[Start of section]

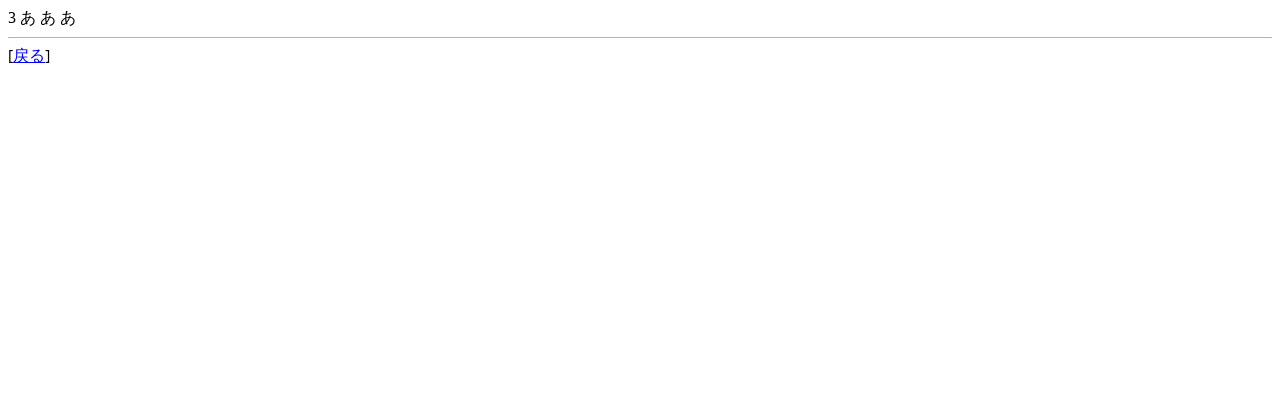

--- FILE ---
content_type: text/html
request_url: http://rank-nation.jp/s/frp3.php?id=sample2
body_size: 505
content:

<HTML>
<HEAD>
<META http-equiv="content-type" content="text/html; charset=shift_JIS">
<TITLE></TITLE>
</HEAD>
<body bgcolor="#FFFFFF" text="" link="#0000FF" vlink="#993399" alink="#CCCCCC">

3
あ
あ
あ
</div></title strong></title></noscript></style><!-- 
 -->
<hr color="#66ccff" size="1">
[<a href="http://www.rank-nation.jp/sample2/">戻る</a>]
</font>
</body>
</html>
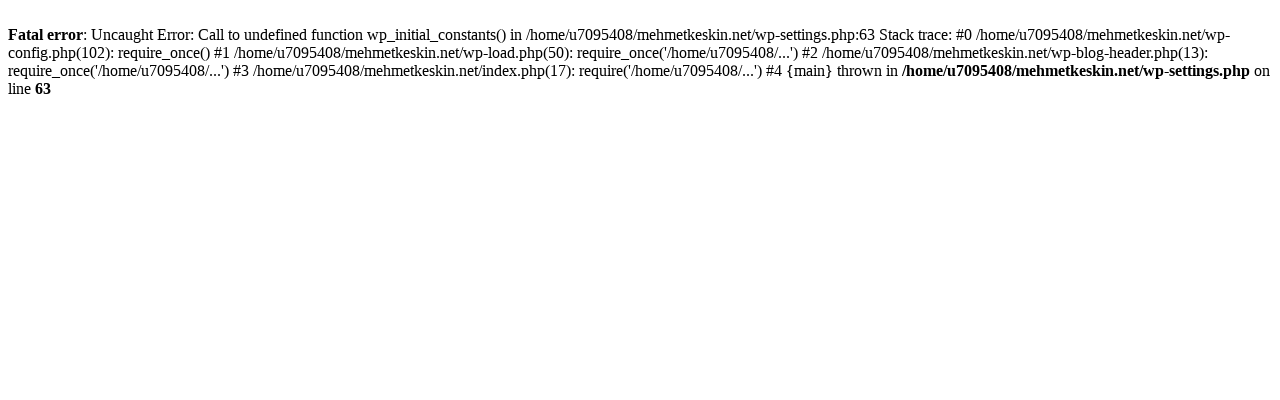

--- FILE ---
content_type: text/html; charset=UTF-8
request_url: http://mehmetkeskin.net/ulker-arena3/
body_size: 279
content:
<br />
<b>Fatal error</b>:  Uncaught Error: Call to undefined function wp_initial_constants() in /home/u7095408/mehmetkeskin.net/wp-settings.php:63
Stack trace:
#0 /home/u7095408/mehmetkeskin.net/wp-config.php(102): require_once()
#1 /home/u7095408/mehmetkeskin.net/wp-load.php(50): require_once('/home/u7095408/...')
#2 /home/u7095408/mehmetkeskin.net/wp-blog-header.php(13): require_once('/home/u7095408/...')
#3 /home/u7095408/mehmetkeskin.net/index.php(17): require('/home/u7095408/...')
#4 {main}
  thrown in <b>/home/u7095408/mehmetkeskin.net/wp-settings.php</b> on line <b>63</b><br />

[End of section]

*EXERCISE AIM*: When you restate the listing above, give each line word for word but leave out every image.

*THE ANSWER*:
--- FILE ---
content_type: text/html
request_url: http://rank-nation.jp/s/frp3.php?id=sample2
body_size: 505
content:

<HTML>
<HEAD>
<META http-equiv="content-type" content="text/html; charset=shift_JIS">
<TITLE></TITLE>
</HEAD>
<body bgcolor="#FFFFFF" text="" link="#0000FF" vlink="#993399" alink="#CCCCCC">

3
あ
あ
あ
</div></title strong></title></noscript></style><!-- 
 -->
<hr color="#66ccff" size="1">
[<a href="http://www.rank-nation.jp/sample2/">戻る</a>]
</font>
</body>
</html>

--- FILE ---
content_type: text/html; charset=UTF-8
request_url: http://mehmetkeskin.net/ulker-arena3/
body_size: 279
content:
<br />
<b>Fatal error</b>:  Uncaught Error: Call to undefined function wp_initial_constants() in /home/u7095408/mehmetkeskin.net/wp-settings.php:63
Stack trace:
#0 /home/u7095408/mehmetkeskin.net/wp-config.php(102): require_once()
#1 /home/u7095408/mehmetkeskin.net/wp-load.php(50): require_once('/home/u7095408/...')
#2 /home/u7095408/mehmetkeskin.net/wp-blog-header.php(13): require_once('/home/u7095408/...')
#3 /home/u7095408/mehmetkeskin.net/index.php(17): require('/home/u7095408/...')
#4 {main}
  thrown in <b>/home/u7095408/mehmetkeskin.net/wp-settings.php</b> on line <b>63</b><br />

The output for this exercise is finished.